Numbers

Numbers


Capítulo 19

Página 21 de 43

Capítulo 19

Me estaba despertando poco a poco, aún medio en sueños, sin tener muy claro lo que era real y lo que no. Podía oír los sonidos cálidos y profundos de las vacas que se comunicaban unas con otras. Mi nariz estaba llena de un aire con olor a tierra y a excrementos, animal y vegetal todo mezclado. Estaba enroscada sobre un costado, como siempre, pero sentía la espalda caliente y había algo pesado cruzado por encima de mí que hacía que me sintiera atrapada. Abrí los ojos y vi una pared de heno. Bajé la vista y me encontré el brazo de Spider envolviéndome la cintura. Él también estaba durmiendo de costado, enroscado sobre mi cuerpo.

La luz empezaba a asomar. Las vacas estaban comenzando a ponerse en pie y pateaban el heno que tenían por allí. Supongo que eso fue lo que me despertó. Le puse la mano a Spider en el brazo y me abracé más fuerte. Ese leve movimiento lo despertó, me acarició la coronilla con la nariz y me plantó un beso ahí.

—Será mejor que nos levantemos. Ya es por la mañana —le susurré.

Spider gruñó.

—Vale —asintió—. Sólo cinco minutos más.

Y nos quedamos allí tumbados un poco más. Yo ya estaba despierta del todo, repasando la noche anterior. ¿Había sido real? ¿Era yo diferente ahora? Spider volvió a dormirse; podía saberlo por el peso de su brazo y su respiración pesada y regular junto a mi cabeza.

Empecé a preocuparme de que alguien nos encontrara allí. Seguramente alguien aparecería para cuidar las vacas; no las iban a dejar allí sin más durante días, ¿verdad? Me volví bajo su brazo y le pasé las manos por el pecho para despertarlo.

—Vamos, tenemos que irnos.

Abrió un ojo perezoso.

—¿Y por qué tanta prisa?

—Tenemos que salir de aquí. Ya empieza a haber luz. —Me revolví en sus brazos para salir de mi prisión y me incorporé para sentarme. No habíamos dormido en la cueva de heno; sólo nos tumbamos sobre algunas balas que había por allí. La ropa estaba tirada por todas partes y había calcetines embarrados sobre la tierra sucia. Pues, sí: había sido real.

Recogí mi ropa e hice lo que pude para quitarle la suciedad. Después me desvestí para volver a vestirme correctamente esta vez. Me sentía más cohibida en la fría luz de la mañana, así que me puse rápidamente la camiseta y luego me retorcí para ponerme el sujetador por debajo.

—¿Por qué haces eso? —me preguntó una voz somnolienta—. Ya lo he visto todo. Ya no tienes que esconderte.

—Lo sé —le respondí—. Es que tengo frío. Venga, levántate.

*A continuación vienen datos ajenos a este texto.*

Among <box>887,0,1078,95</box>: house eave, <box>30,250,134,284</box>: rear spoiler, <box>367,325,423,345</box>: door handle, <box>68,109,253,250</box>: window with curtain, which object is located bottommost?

Toma. —Hice una pelota con su calcetín que me había puesto por error y se lo tiré.

—Voy, voy.

Cuando nos vestimos, ya no nos quedó más que marcharnos. No había nada para desayunar, ni siquiera para beber. Las vacas se habían alineado junto a la valla y nos observaban curiosas. Su aliento creaba vapor en el frío aire de la mañana. Metimos las mantas en un par de bolsas y nos fuimos. No había necesidad de decidir qué debíamos hacer hoy: teníamos que encontrar algo de civilización. Así que seguimos el camino hasta desembocar de nuevo en la carretera principal. Spider llevaba las bolsas. Cuando nos pusimos a andar, las agarró con una mano y con la otra cogió una de las mías. Caminamos el uno junto al otro, sin hablar. Cuando el sendero se estrechó, él se adelantó un poco, pero no me soltó y seguimos avanzando así, yo con el brazo extendido hacia delante y él hacia atrás. Parece cursi, ¿a que sí?, como si estuviéramos reproduciendo un enfermizo esquema de novios. Pero no era así. Ahora estábamos juntos. Juntos de verdad.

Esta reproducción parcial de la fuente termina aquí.